- **Aim**
The records below should be written out again, exactly.

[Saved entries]
◇ ◇ ◇

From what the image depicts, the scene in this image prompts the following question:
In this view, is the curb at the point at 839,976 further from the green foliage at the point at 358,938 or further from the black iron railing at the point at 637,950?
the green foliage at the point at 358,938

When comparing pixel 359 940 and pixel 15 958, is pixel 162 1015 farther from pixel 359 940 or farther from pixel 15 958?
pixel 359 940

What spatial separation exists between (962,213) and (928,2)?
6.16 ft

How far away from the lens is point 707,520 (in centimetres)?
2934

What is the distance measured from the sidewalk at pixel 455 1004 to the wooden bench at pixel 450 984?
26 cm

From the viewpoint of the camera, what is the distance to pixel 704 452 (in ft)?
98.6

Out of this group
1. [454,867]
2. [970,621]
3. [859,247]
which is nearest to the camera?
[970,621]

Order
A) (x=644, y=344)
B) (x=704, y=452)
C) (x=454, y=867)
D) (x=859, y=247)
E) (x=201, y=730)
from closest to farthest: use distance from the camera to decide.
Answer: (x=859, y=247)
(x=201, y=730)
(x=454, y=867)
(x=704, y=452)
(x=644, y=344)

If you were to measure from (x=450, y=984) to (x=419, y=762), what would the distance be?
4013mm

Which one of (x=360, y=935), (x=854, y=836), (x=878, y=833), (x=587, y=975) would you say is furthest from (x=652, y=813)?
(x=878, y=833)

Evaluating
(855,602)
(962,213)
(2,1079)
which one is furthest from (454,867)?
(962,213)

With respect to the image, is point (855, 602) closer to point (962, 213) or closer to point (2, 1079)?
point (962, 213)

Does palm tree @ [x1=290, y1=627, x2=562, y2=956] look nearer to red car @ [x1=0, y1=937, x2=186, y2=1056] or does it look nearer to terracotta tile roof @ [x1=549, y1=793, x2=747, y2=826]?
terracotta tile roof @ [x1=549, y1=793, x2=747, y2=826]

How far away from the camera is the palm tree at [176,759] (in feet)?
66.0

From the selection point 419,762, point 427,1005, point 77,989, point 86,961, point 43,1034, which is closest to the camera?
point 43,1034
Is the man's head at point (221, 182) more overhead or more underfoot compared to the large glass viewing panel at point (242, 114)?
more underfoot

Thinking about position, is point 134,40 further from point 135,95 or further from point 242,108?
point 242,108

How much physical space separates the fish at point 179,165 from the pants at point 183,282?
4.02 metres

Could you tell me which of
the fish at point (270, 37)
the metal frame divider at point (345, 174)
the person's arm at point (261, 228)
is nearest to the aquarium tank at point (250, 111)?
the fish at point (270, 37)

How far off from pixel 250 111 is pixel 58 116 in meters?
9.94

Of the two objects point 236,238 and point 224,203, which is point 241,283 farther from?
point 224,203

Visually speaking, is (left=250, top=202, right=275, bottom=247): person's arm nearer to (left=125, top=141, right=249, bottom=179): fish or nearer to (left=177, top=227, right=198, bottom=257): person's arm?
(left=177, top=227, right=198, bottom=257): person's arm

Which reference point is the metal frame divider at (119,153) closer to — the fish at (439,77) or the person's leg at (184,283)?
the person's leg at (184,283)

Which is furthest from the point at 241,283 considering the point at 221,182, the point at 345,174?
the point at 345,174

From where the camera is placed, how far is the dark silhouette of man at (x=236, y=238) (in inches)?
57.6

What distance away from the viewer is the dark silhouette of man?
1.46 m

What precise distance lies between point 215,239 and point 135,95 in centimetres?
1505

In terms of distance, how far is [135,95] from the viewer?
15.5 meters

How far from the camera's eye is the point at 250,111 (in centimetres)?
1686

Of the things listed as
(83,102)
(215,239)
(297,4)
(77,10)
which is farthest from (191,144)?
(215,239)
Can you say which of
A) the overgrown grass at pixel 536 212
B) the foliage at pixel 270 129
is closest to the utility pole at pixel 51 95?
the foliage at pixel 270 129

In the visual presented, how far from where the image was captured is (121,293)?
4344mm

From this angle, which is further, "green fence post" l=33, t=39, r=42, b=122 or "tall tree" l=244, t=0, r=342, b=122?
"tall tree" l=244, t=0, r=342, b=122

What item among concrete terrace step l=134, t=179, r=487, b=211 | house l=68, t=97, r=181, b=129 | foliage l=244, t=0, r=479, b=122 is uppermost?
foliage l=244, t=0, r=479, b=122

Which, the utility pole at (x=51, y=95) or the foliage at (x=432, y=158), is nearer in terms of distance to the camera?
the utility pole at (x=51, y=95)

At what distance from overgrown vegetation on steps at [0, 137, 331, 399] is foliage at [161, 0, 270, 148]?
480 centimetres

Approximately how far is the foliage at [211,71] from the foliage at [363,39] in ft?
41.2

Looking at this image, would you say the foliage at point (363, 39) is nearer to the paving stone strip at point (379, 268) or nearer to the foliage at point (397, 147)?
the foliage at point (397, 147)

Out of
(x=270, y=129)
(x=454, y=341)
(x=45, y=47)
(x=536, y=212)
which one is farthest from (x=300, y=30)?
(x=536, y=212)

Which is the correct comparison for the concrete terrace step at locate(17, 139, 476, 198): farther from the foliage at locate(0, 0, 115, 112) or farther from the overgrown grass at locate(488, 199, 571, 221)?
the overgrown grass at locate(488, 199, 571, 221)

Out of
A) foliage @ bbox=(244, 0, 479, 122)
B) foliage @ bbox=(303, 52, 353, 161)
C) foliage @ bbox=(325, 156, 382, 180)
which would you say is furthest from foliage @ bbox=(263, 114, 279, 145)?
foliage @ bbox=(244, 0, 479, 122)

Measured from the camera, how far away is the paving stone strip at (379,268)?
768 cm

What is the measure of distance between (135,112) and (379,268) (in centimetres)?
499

◇ ◇ ◇

- **Full answer**
From what the image depicts, the scene in this image prompts the following question:
In this view, is the curb at the point at 839,976 further from the green foliage at the point at 358,938 or further from the black iron railing at the point at 637,950?
the green foliage at the point at 358,938

When comparing pixel 359 940 and pixel 15 958, is pixel 162 1015 farther from pixel 359 940 or farther from pixel 15 958?
pixel 359 940

What spatial separation exists between (962,213) and (928,2)?
6.16 ft

How far away from the lens is point 707,520 (in centimetres)?
2934

What is the distance measured from the sidewalk at pixel 455 1004 to the wooden bench at pixel 450 984?
26 cm

From the viewpoint of the camera, what is the distance to pixel 704 452 (in ft)?
98.6

Out of this group
1. [454,867]
2. [970,621]
3. [859,247]
which is nearest to the camera?
[970,621]

Order
A) (x=644, y=344)
B) (x=704, y=452)
C) (x=454, y=867)
D) (x=859, y=247)
E) (x=201, y=730)
from closest to farthest: use distance from the camera to decide.
Answer: (x=859, y=247)
(x=201, y=730)
(x=454, y=867)
(x=704, y=452)
(x=644, y=344)

If you were to measure from (x=450, y=984) to (x=419, y=762), what would the distance be?
4013mm

Which one of (x=360, y=935), (x=854, y=836), (x=878, y=833), (x=587, y=975) would you say is furthest from (x=652, y=813)?
(x=878, y=833)

Evaluating
(855,602)
(962,213)
(2,1079)
which one is furthest from (454,867)?
(962,213)

With respect to the image, is point (855, 602) closer to point (962, 213) or closer to point (2, 1079)?
point (962, 213)

Does palm tree @ [x1=290, y1=627, x2=562, y2=956] look nearer to red car @ [x1=0, y1=937, x2=186, y2=1056] or does it look nearer to terracotta tile roof @ [x1=549, y1=793, x2=747, y2=826]?
terracotta tile roof @ [x1=549, y1=793, x2=747, y2=826]

How far away from the camera is the palm tree at [176,759] (in feet)?
66.0

From the selection point 419,762, point 427,1005, point 77,989, point 86,961, point 43,1034, which is closest to the camera?
point 43,1034
Is the man's head at point (221, 182) more overhead or more underfoot compared to the large glass viewing panel at point (242, 114)?
more underfoot

Thinking about position, is point 134,40 further from point 135,95 or further from point 242,108?
point 242,108

How much physical space separates the fish at point 179,165 from the pants at point 183,282?
4.02 metres

Could you tell me which of
the fish at point (270, 37)
the metal frame divider at point (345, 174)
the person's arm at point (261, 228)
is nearest to the aquarium tank at point (250, 111)?
the fish at point (270, 37)

How far off from pixel 250 111 is pixel 58 116 in meters?
9.94

Of the two objects point 236,238 and point 224,203, which is point 241,283 farther from?
point 224,203

Visually speaking, is (left=250, top=202, right=275, bottom=247): person's arm nearer to (left=125, top=141, right=249, bottom=179): fish or nearer to (left=177, top=227, right=198, bottom=257): person's arm?
(left=177, top=227, right=198, bottom=257): person's arm

Which reference point is the metal frame divider at (119,153) closer to — the fish at (439,77) or the person's leg at (184,283)?
the person's leg at (184,283)

Which is furthest from the point at 241,283 considering the point at 221,182, the point at 345,174?
the point at 345,174

From where the camera is placed, how far is the dark silhouette of man at (x=236, y=238) (in inches)?
57.6

What distance away from the viewer is the dark silhouette of man?
1.46 m

What precise distance lies between point 215,239 and point 135,95 in centimetres?
1505

In terms of distance, how far is [135,95] from the viewer?
15.5 meters

How far from the camera's eye is the point at 250,111 (in centimetres)?
1686

Of the things listed as
(83,102)
(215,239)
(297,4)
(77,10)
which is farthest from (191,144)?
(215,239)
Can you say which of
A) the overgrown grass at pixel 536 212
B) the foliage at pixel 270 129
is closest to the utility pole at pixel 51 95?
the foliage at pixel 270 129

In the visual presented, how far from where the image was captured is (121,293)?
4344mm

From this angle, which is further, "green fence post" l=33, t=39, r=42, b=122 or "tall tree" l=244, t=0, r=342, b=122?
"tall tree" l=244, t=0, r=342, b=122

What item among concrete terrace step l=134, t=179, r=487, b=211 | house l=68, t=97, r=181, b=129 | foliage l=244, t=0, r=479, b=122 is uppermost?
foliage l=244, t=0, r=479, b=122

Which, the utility pole at (x=51, y=95) or the foliage at (x=432, y=158), is nearer in terms of distance to the camera?
the utility pole at (x=51, y=95)

At what distance from overgrown vegetation on steps at [0, 137, 331, 399] is foliage at [161, 0, 270, 148]?
480 centimetres

Approximately how far is the foliage at [211,71] from the foliage at [363,39] in ft?
41.2

Looking at this image, would you say the foliage at point (363, 39) is nearer to the paving stone strip at point (379, 268) or nearer to the foliage at point (397, 147)?
the foliage at point (397, 147)

Out of
(x=270, y=129)
(x=454, y=341)
(x=45, y=47)
(x=536, y=212)
which one is farthest from (x=300, y=30)?
(x=536, y=212)

Which is the correct comparison for the concrete terrace step at locate(17, 139, 476, 198): farther from the foliage at locate(0, 0, 115, 112) or farther from the overgrown grass at locate(488, 199, 571, 221)?
the overgrown grass at locate(488, 199, 571, 221)

Out of
A) foliage @ bbox=(244, 0, 479, 122)
B) foliage @ bbox=(303, 52, 353, 161)
C) foliage @ bbox=(325, 156, 382, 180)
which would you say is furthest from foliage @ bbox=(263, 114, 279, 145)?
foliage @ bbox=(244, 0, 479, 122)

Measured from the camera, how far away is the paving stone strip at (379,268)?
768 cm

What is the measure of distance between (135,112) and (379,268) (in centimetres)?
499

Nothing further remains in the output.